Regarded today as the greatest theologian of the Middle Ages, Thomas Aquinas (c. 1224 - 1274) was viewed with skepticism in his own day. Born of nobility in a castle situated south of Rome, he was educated at a local Benedictine school from age five. At sixteen he entered the University of Naples, planning to become a Dominican monk. Horrified, his family kidnapped him, tempted him with a prostitute, and called on the archbishop of Naples for support. But after more than a year of captivity, they realized that their efforts failed. His mother intervened and helped her strong-willed son to escape. Still a teenager, he joined the Dominicans.
His brilliant mind impressed his superiors, who arranged to have him study in Cologne with Albertus Magnus, the greatest Dominican scholar of the day. During this time the hulking youth acquired the nickname, "Dumb Ox," but Albertus defended him, reportedly saying: "You call him 'a dumb ox,' but I declare before you that he will yet bellow so loud in doctrine that his voice will resound through the whole world." His influence on Aquinas was profound, and when Albertus transferred to Paris, Aquinas accompanied him. After completing his studies in Paris, Aquinas returned to Cologne to teach and write.
After teaching at Cologne, Aquinas relocated to the University of Paris, where he continued to pursue his education and teaching. Beginning in 1260 and until his death in 1274, he traveled throughout Europe, preaching and teaching and consulting. He performed service for the pope and for the Dominican Order. Amid his other duties, he wrote obsessively, his works eventually filling some twenty large volumes. His magnum opus was Summa Theologica, the most comprehensive treatise on theology ever written, acclaimed more for its sheer volume and breadth than for its originality. Not venturing into uncharted terrain, Aquinas cited authorities and sought to harmonize contrasting views.
Christian scholars would later come to cite Thomas Aquinas as "the theologian" as easily as Aquinas cited Aristotle as "the philosopher." More than presenting merely an objective encyclopedia of theological positions, Aquinas took a solid stance, and his work serves as a standard for correct doctrine. Because of his heavy dependence on Aristotle, Aquinas was strongly criticized after his death by other theologians, including William of Ockham and Duns Scotus, who recognized the inherent contradictions in revelation and reason.
Lofty matters of metaphysics comprise only a portion of Summa Theologica. Among down-to-earth matters included in his tome is a lengthy discussion of sex, specifically as it relates to sin.
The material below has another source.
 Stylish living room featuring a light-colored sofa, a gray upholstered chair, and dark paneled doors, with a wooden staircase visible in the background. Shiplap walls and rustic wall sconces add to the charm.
In discussing unnatural vice (masturbation, sodomy, and bestiality), Aquinas asks whether this is the greatest of such sins. His affirmative answer is not surprising in light of his marriage of theology and natural science. What is against nature is against God.
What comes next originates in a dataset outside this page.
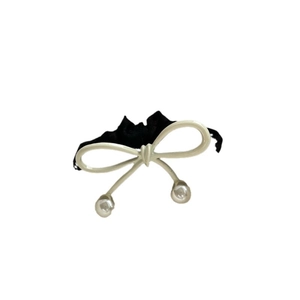 Elegant polka dot bow hair clip with cream pearls and black lace ribbons for women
The range of topics that Aquinas addresses in his thousands of pages of writing is astounding. In fact, according to the testimony of one of his closest associates, he would sometimes dictate to three or four secretaries at a time on different subjects, from memory rather than from notes or manuscripts. When stumped on a particular theological conundrum, he would pause to go into deep meditation and prayer and then return to the topic with clarity.
Aquinas, who proved the existence of God with "Five Ways," found God most real in a vision. He had experienced visions earlier in life, but a vision near the end of his life affected him so profoundly that he set aside his writing. His closest aide pleaded with him to take up his pen again. "I cannot," he confided. "Such things have been revealed to me that what I have written seems but straw." The vision has physical consequences as well, causing some to speculate that he may have had a stroke or a mental breakdown. Some time later he was injured while riding a donkey and died soon after.
Recognized as a great scholar during his lifetime, Aquinas continued to be revered after his death. In 1323 he was canonized a saint by Pope John XXII. Then in 1879 Pope Leo XIII declared that his writings represent official Catholic teaching, though not so authoritative as to be above challenge.